# The Gradient Tape

This notebook provides an introduction to how automatic differentiation is achieved in 
Tensorflow. 

In [1]:
import tensorflow as tf

from tensorflow.keras import Sequential
from tensorflow.keras.layers import Dense

2024-11-14 14:37:08.638728: E external/local_xla/xla/stream_executor/cuda/cuda_fft.cc:467] Unable to register cuFFT factory: Attempting to register factory for plugin cuFFT when one has already been registered
E0000 00:00:1731591428.712428  545418 cuda_dnn.cc:8498] Unable to register cuDNN factory: Attempting to register factory for plugin cuDNN when one has already been registered
E0000 00:00:1731591428.731300  545418 cuda_blas.cc:1410] Unable to register cuBLAS factory: Attempting to register factory for plugin cuBLAS when one has already been registered
2024-11-14 14:37:08.870798: I tensorflow/core/platform/cpu_feature_guard.cc:210] This TensorFlow binary is optimized to use available CPU instructions in performance-critical operations.
To enable the following instructions: AVX2 FMA, in other operations, rebuild TensorFlow with the appropriate compiler flags.


In [None]:
# Create a tensorflow variable. All operations with TF-variables can be tracked
x = tf.Variable(4.0)

# Tensorflow uses the so-called gradient tape to record operations
with tf.GradientTape() as tape:
    y = x**2
# Find the gradient of y with respect to x. dy_dx = 2x, x=4 => dy_dx = 8
dy_dx = tape.gradient(y, x)
dy_dx.numpy()

np.float32(8.0)

In [None]:
# This block demonstrates how gradient descent (optimizers) use the gradient tape to 
# update model weights during training. 

# Define a simple model with a single neuron
model = tf.keras.Sequential([tf.keras.layers.Dense(1)])

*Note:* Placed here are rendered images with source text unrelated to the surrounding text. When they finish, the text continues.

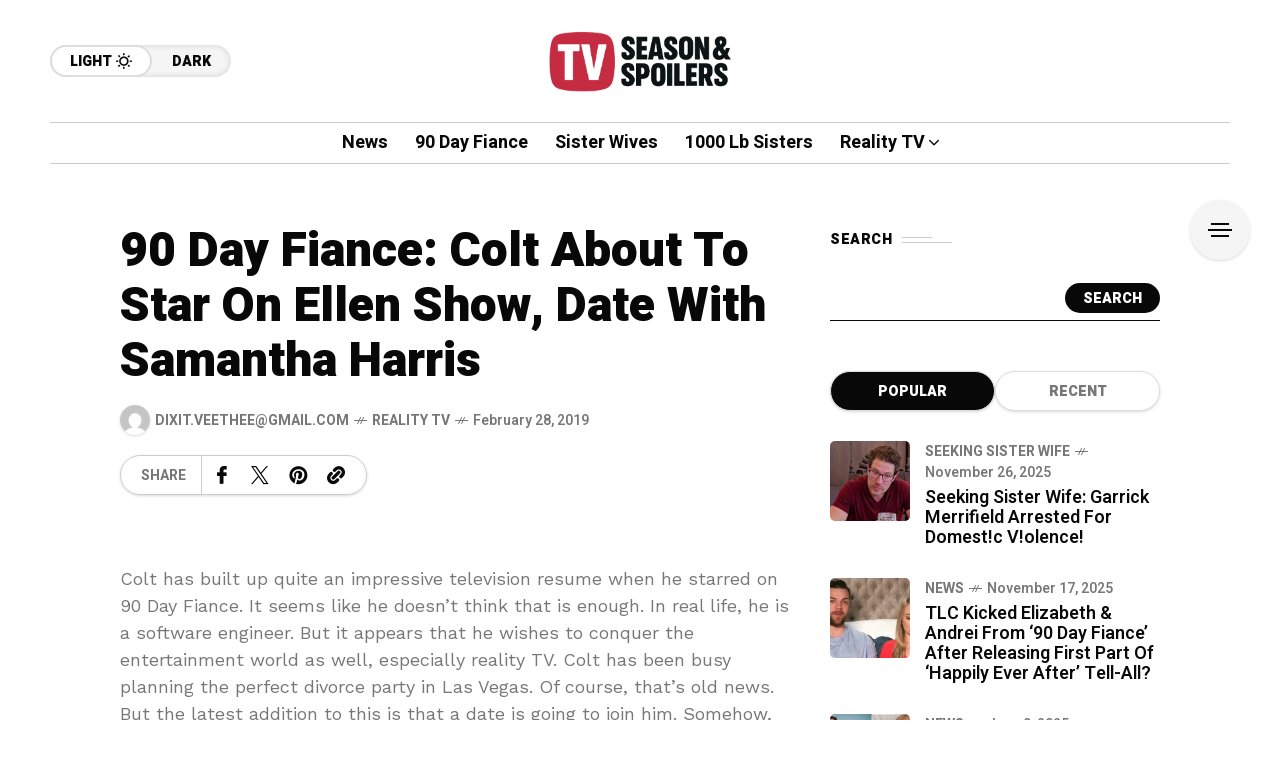

--- FILE ---
content_type: text/html; charset=utf-8
request_url: https://www.google.com/recaptcha/api2/aframe
body_size: 268
content:
<!DOCTYPE HTML><html><head><meta http-equiv="content-type" content="text/html; charset=UTF-8"></head><body><script nonce="-Rp3MlJhQOvKUhDTZNhR0A">/** Anti-fraud and anti-abuse applications only. See google.com/recaptcha */ try{var clients={'sodar':'https://pagead2.googlesyndication.com/pagead/sodar?'};window.addEventListener("message",function(a){try{if(a.source===window.parent){var b=JSON.parse(a.data);var c=clients[b['id']];if(c){var d=document.createElement('img');d.src=c+b['params']+'&rc='+(localStorage.getItem("rc::a")?sessionStorage.getItem("rc::b"):"");window.document.body.appendChild(d);sessionStorage.setItem("rc::e",parseInt(sessionStorage.getItem("rc::e")||0)+1);localStorage.setItem("rc::h",'1766100318427');}}}catch(b){}});window.parent.postMessage("_grecaptcha_ready", "*");}catch(b){}</script></body></html>

--- FILE ---
content_type: text/css
request_url: https://www.tvseasonspoilers.com/wp-content/themes/mow/framework/css/inline.css?ver=v104.11
body_size: -342
content:
.mow-fn-wrapper_all_inner{
	box-sizing: border-box;
}

--- FILE ---
content_type: text/css
request_url: https://cdn.unibotscdn.com/clientdata/css/tvseasonspoilers.com_1689162907905.css
body_size: -71
content:
div#div-ub-tvseasonspoilers\.com_1689162907905 {
    margin-bottom: 20px;
}

div#div-ub-tvseasonspoilers1\.com_1710479110839 {
    margin-bottom: 20px;
}

@media (min-width: 481px) {
    #ubVideo .content_video-dimensions {
        width: 640px !important;
        height: 360px !important;
    }
}

--- FILE ---
content_type: image/svg+xml
request_url: https://www.tvseasonspoilers.com/wp-content/themes/mow/framework/svg/quote.svg
body_size: 186
content:
<svg xmlns="http://www.w3.org/2000/svg"
 width="512.000000pt" height="512.000000pt" viewBox="0 0 512.000000 512.000000"
 preserveAspectRatio="xMidYMid meet">
<g transform="translate(0.000000,512.000000) scale(0.100000,-0.100000)"
stroke="none">
<path d="M1080 4235 c-552 -104 -943 -597 -916 -1155 13 -273 117 -516 307
-714 140 -147 302 -246 486 -299 46 -13 85 -26 88 -29 9 -9 -49 -140 -111
-252 -81 -145 -169 -273 -298 -436 -98 -122 -117 -152 -128 -198 -23 -103 26
-204 121 -254 76 -40 131 -38 275 12 733 253 1231 784 1415 1511 61 242 75
358 76 624 0 185 -3 244 -17 302 -106 432 -408 757 -810 869 -78 22 -119 26
-253 30 -111 2 -183 -1 -235 -11z"/>
<path d="M3611 4229 c-367 -77 -675 -333 -811 -673 -64 -160 -74 -213 -74
-421 -1 -178 1 -196 27 -289 107 -384 412 -691 780 -786 59 -15 71 -21 69 -37
-2 -10 -32 -77 -68 -149 -80 -162 -213 -365 -340 -520 -110 -134 -133 -178
-134 -252 0 -65 17 -108 65 -160 81 -91 173 -93 390 -12 910 339 1438 1120
1439 2130 0 208 -8 264 -59 416 -131 390 -463 684 -858 759 -113 21 -308 19
-426 -6z"/>
</g>
</svg>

# Define an optimizer i.e. the gradient descent algorithm to use. In this case we are using 
# stochastic gradient descent
optimizer = tf.optimizers.SGD(learning_rate=0.01)

# Sample data
x = tf.constant([[2.0]])  # Input
y_true = tf.constant([[5.0]])  # Target output


# Forward pass and backpropagation with GradientTape
with tf.GradientTape() as tape:
    y_pred = model(x)  # Model prediction
    loss = tf.losses.mse(y_true, y_pred)  # Compute loss

# Compute the gradient of the loss function with respect to the weights/biases in the model
gradients = tape.gradient(loss, model.trainable_variables)  # Compute gradients
print(gradients)

# Update the parameters in the model 
optimizer.apply_gradients(zip(gradients, model.trainable_variables)) 


[<tf.Tensor: shape=(1, 1), dtype=float32, numpy=array([[-9.295926]], dtype=float32)>, <tf.Tensor: shape=(1,), dtype=float32, numpy=array([-4.647963], dtype=float32)>]


<KerasVariable shape=(), dtype=int64, path=SGD/iteration>